We used linear regression to determine the associations between standardized T cell repertoire measures (clonality, richness, Simpson diversity index, Shannon diversity index), the presence of older siblings, and the number of ARI until the age of 4 years in 67 children (56%) with ≥ 80% complete symptom diary data. In addition, we used Poisson regression to generate comparable estimates across various time intervals, the reported relative risks indicate relative increase / decrease in the number of cumulative infections per one SD of the standardized metrics and for children with or without older siblings. Effect estimates and their corresponding 95% confidence intervals (95% CI) are presented. All regressions were performed in R (Version 4.2.0).

Stool specimen processing

16S rRNA sequencing of the V4 Region of gut microbiome was performed through Illumina MiSeq sequencing. Resulting data were demultiplexed, barcodes and primers removed.

Microbiome data analysis

Read pairs were merged samplewise using USERACH (v11.0.667) were we set—fastq_maxdiffs 10 because of long overlaps. Average depth per file was 33 k read pairs. Reads were filtered (-fastq_maxee 1.0) and unique sequences were determined. Sequences were then clusterd into OTUs (operating taxonimic units) at a similarity of 97% using the UPARSE-OTU algirithm and denoised to zOTUs (zero-radius OTUs) with unoise3 algorithm [ref] implemented in USEARCH. Files with a read depth smaller than 9000 mapped reads were discarded. All samples were then subsampled to a read depths of 9000. Alpha diversity and other metrics were calculated, genus and phylum were assigned with sintax algorithm70 implemented in USEARCH to the 16 s RDP Database (v.18).

Statistics

Boxplots are presented in the style of Tukey. P-values for comparison of two groups were calculated using unpaired two-tailed t-test. Data were tested for normality, variance and linearity (Supplemental Fig. 4) and thus, P-values for comparison of more than two groups were calculated using the parametric one-way ANOVA. In principal component analyses (PCA) Pillai-MANOVA was used as statistical test. The ellipse in PCA plots refers to three times the Euclidian distance. Pearson correlation (R) was used for linear regression fits, R2 and 95% confidence intervals are shown. Data for ARI were only used of those participants with > 80% complete symptom diary data (89 subjects for the analysis of year 1 and 66 subjects for the analysis of year 2–4). All statistical analyses were performed using R version 4.1.2.

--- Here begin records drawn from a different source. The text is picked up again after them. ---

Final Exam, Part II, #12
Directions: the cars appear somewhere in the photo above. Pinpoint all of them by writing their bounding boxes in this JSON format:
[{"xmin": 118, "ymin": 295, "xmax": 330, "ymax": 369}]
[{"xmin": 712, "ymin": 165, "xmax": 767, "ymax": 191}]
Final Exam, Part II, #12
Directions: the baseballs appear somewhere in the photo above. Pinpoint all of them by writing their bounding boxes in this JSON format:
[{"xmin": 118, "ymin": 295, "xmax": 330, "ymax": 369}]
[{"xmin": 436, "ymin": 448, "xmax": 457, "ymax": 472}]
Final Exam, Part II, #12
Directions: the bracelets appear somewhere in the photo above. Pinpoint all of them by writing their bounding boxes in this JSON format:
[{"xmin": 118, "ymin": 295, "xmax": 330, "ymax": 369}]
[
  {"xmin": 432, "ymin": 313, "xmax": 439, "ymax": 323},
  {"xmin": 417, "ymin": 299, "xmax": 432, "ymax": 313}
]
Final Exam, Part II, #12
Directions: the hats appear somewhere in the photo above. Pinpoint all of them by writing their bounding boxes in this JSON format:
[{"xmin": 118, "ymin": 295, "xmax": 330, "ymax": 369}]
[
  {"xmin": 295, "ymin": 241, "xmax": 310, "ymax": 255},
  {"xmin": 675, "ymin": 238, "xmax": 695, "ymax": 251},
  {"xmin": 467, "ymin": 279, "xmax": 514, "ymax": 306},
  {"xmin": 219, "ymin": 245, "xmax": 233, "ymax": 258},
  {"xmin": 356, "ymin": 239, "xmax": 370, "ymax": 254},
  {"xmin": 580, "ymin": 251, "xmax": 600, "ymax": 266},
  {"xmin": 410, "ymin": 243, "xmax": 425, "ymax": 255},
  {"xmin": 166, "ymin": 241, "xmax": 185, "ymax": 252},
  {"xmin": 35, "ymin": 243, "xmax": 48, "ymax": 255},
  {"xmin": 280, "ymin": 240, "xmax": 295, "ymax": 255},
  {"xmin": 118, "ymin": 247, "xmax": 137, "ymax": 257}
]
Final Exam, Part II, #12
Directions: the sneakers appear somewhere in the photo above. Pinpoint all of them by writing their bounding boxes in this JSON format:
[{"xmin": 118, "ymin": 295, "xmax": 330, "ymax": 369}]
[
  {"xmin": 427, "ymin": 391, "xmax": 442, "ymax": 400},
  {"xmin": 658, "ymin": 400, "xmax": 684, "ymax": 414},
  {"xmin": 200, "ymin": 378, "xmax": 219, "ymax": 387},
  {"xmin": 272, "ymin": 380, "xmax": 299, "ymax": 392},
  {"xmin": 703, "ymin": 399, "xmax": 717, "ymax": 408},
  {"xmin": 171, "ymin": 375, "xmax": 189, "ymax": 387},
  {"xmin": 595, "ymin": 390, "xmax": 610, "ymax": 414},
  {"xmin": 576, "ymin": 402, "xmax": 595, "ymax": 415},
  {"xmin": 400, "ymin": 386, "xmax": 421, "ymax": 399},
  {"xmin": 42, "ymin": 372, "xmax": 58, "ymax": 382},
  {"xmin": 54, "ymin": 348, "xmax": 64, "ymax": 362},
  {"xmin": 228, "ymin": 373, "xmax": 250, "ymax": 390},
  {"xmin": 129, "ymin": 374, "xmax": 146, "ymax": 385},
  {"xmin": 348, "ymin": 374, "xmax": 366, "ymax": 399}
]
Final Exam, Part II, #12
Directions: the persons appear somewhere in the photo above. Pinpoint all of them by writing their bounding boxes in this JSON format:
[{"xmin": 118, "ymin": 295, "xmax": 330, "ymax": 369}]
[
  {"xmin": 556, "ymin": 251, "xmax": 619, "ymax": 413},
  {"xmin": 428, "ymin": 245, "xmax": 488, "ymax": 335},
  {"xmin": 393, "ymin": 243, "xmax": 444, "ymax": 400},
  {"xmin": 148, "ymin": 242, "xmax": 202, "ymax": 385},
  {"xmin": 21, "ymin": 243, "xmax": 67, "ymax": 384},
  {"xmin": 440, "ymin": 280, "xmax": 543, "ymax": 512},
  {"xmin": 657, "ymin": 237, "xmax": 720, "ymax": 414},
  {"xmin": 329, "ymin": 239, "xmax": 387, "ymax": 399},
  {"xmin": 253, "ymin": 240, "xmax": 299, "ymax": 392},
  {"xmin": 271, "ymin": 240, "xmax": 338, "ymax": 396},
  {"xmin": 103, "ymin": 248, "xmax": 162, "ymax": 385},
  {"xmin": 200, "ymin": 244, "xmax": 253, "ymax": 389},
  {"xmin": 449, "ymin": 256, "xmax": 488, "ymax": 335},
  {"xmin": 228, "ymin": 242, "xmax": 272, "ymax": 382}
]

Ethics approval and consent to participate

The study was approved by the Ethics Committees of the Martin-Luther-University Halle-Wittenberg (protocol code 2016-04 from 20 April 2016), Hannover Medical School (protocol code 6794 from 11 November 2014) and Ludwig-Maximilians-University Munich (protocol code 445-15 from 24 September 2015) and conducted in accordance with the ethical principles stated by the Declaration of Helsinki. Informed written consent was obtained from all participants or legal representatives.